Job:
Rewrite all of the material below with every "fallen log" changed to "downed log" and nothing else altered. Leave out the pictures.

Exercise data:

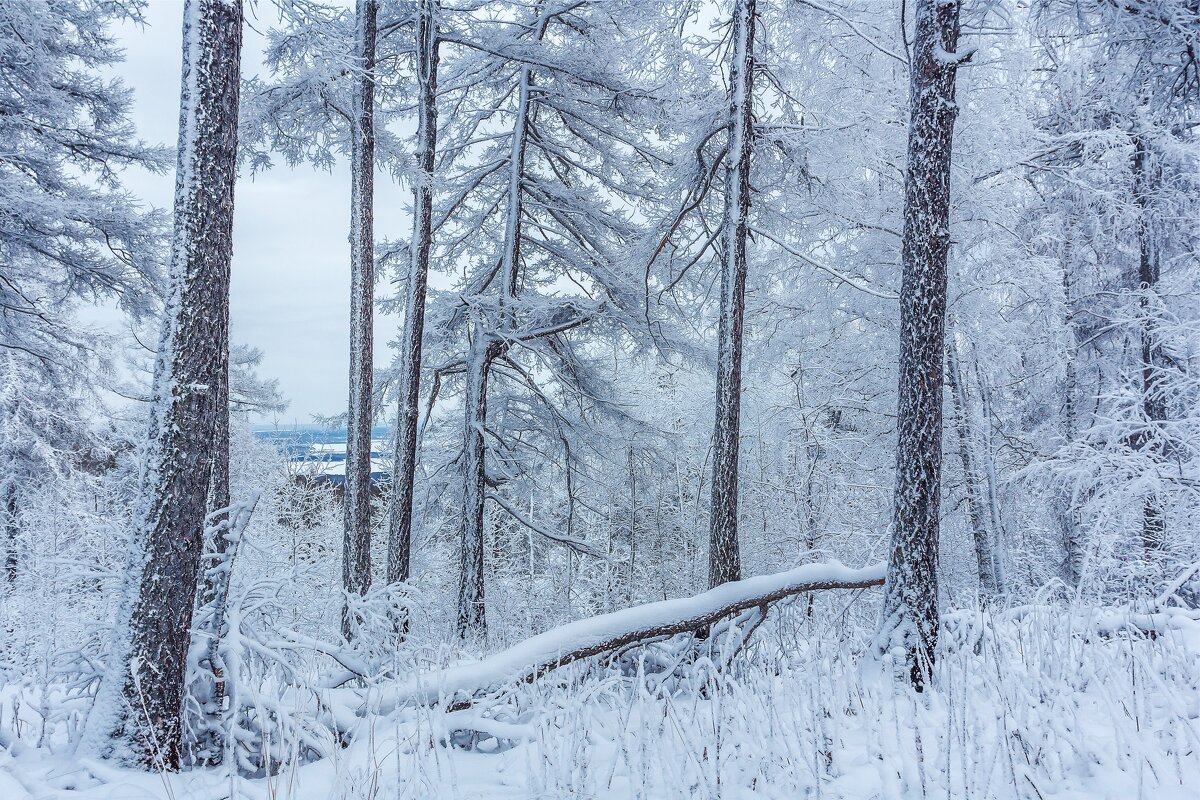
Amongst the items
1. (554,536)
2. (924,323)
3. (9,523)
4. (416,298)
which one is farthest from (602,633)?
(9,523)

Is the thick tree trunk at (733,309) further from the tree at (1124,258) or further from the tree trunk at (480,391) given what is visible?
the tree trunk at (480,391)

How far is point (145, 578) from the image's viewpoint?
4.01m

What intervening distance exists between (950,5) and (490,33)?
713 centimetres

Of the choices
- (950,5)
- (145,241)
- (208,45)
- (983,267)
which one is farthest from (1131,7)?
(145,241)

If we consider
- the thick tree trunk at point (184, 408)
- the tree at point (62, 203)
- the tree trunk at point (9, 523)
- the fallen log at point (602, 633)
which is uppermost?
the tree at point (62, 203)

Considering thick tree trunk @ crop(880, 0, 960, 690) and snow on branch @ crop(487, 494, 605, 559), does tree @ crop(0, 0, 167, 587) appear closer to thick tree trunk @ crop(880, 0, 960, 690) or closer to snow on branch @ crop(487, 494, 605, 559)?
snow on branch @ crop(487, 494, 605, 559)

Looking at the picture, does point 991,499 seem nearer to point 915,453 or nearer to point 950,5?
point 915,453

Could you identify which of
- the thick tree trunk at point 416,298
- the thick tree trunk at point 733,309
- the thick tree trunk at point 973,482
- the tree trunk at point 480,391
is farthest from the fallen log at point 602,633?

Solution below:
Amongst the items
1. (554,536)
2. (924,323)
3. (9,523)
4. (416,298)
which one is farthest from (602,633)?
(9,523)

Is the thick tree trunk at (733,309) further from the tree at (1124,258) or further from the tree trunk at (480,391) given what is visible?
the tree trunk at (480,391)

How far is point (145, 578) from the image's viewpoint?
4.01m

What intervening distance exists between (950,5) and (490,33)?
713 centimetres

Of the choices
- (950,5)
- (145,241)
- (208,45)
- (983,267)
which one is farthest from (1131,7)?
(145,241)

If we consider
- the thick tree trunk at point (184, 408)
- the tree at point (62, 203)
- the tree trunk at point (9, 523)
- the downed log at point (602, 633)
which is uppermost?
the tree at point (62, 203)

Considering thick tree trunk @ crop(880, 0, 960, 690) and snow on branch @ crop(487, 494, 605, 559), does tree @ crop(0, 0, 167, 587) appear closer to thick tree trunk @ crop(880, 0, 960, 690) or closer to snow on branch @ crop(487, 494, 605, 559)?
snow on branch @ crop(487, 494, 605, 559)

Looking at the picture, does point 991,499 seem nearer to point 915,453 or nearer to point 950,5?
point 915,453

Could you identify which of
- the thick tree trunk at point 416,298
- the thick tree trunk at point 733,309
- the thick tree trunk at point 973,482
- the tree trunk at point 480,391
is farthest from the downed log at point 602,633?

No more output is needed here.